Stated problem
Copy the entries below verbatim, keeping every character and line break unchanged.

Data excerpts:

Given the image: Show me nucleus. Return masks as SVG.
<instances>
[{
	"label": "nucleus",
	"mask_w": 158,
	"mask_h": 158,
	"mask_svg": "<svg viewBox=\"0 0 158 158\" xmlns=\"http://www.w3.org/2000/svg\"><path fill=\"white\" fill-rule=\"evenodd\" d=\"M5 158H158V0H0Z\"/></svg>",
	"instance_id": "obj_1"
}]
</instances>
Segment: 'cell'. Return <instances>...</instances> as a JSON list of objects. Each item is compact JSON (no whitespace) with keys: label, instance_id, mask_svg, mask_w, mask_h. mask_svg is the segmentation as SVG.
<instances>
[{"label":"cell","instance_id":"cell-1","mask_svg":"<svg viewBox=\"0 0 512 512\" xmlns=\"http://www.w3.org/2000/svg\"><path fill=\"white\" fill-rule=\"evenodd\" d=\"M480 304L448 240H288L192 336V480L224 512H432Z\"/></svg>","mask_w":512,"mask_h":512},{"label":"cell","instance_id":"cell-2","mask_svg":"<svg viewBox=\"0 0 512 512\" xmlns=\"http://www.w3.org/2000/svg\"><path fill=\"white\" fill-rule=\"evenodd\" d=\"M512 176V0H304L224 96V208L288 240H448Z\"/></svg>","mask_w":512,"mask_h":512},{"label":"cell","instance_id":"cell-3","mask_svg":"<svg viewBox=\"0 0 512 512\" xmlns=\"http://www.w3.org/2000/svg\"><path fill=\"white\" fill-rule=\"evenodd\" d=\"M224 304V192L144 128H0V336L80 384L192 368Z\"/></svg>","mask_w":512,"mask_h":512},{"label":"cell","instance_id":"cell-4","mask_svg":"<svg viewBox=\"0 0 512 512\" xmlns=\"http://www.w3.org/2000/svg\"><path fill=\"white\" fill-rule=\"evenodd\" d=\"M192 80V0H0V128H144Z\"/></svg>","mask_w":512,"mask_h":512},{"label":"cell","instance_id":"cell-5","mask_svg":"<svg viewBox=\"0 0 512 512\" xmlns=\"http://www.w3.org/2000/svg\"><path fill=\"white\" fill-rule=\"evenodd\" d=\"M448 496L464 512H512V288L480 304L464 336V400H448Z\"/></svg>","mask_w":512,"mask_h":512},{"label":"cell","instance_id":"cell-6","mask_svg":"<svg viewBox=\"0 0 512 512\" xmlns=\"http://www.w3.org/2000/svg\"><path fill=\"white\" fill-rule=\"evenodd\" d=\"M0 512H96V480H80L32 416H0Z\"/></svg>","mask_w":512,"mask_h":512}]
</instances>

Full solution
Given the image: Show me nucleus. Return masks as SVG.
<instances>
[{
	"label": "nucleus",
	"mask_w": 158,
	"mask_h": 158,
	"mask_svg": "<svg viewBox=\"0 0 158 158\" xmlns=\"http://www.w3.org/2000/svg\"><path fill=\"white\" fill-rule=\"evenodd\" d=\"M5 158H158V0H0Z\"/></svg>",
	"instance_id": "obj_1"
}]
</instances>
Segment: 'cell'. Return <instances>...</instances> as a JSON list of objects. Each item is compact JSON (no whitespace) with keys: label, instance_id, mask_svg, mask_w, mask_h. mask_svg is the segmentation as SVG.
<instances>
[{"label":"cell","instance_id":"cell-1","mask_svg":"<svg viewBox=\"0 0 512 512\" xmlns=\"http://www.w3.org/2000/svg\"><path fill=\"white\" fill-rule=\"evenodd\" d=\"M480 304L448 240H288L192 336V480L224 512H432Z\"/></svg>","mask_w":512,"mask_h":512},{"label":"cell","instance_id":"cell-2","mask_svg":"<svg viewBox=\"0 0 512 512\" xmlns=\"http://www.w3.org/2000/svg\"><path fill=\"white\" fill-rule=\"evenodd\" d=\"M512 176V0H304L224 96V208L288 240H448Z\"/></svg>","mask_w":512,"mask_h":512},{"label":"cell","instance_id":"cell-3","mask_svg":"<svg viewBox=\"0 0 512 512\" xmlns=\"http://www.w3.org/2000/svg\"><path fill=\"white\" fill-rule=\"evenodd\" d=\"M224 304V192L144 128H0V336L80 384L192 368Z\"/></svg>","mask_w":512,"mask_h":512},{"label":"cell","instance_id":"cell-4","mask_svg":"<svg viewBox=\"0 0 512 512\" xmlns=\"http://www.w3.org/2000/svg\"><path fill=\"white\" fill-rule=\"evenodd\" d=\"M192 80V0H0V128H144Z\"/></svg>","mask_w":512,"mask_h":512},{"label":"cell","instance_id":"cell-5","mask_svg":"<svg viewBox=\"0 0 512 512\" xmlns=\"http://www.w3.org/2000/svg\"><path fill=\"white\" fill-rule=\"evenodd\" d=\"M448 496L464 512H512V288L480 304L464 336V400H448Z\"/></svg>","mask_w":512,"mask_h":512},{"label":"cell","instance_id":"cell-6","mask_svg":"<svg viewBox=\"0 0 512 512\" xmlns=\"http://www.w3.org/2000/svg\"><path fill=\"white\" fill-rule=\"evenodd\" d=\"M0 512H96V480H80L32 416H0Z\"/></svg>","mask_w":512,"mask_h":512}]
</instances>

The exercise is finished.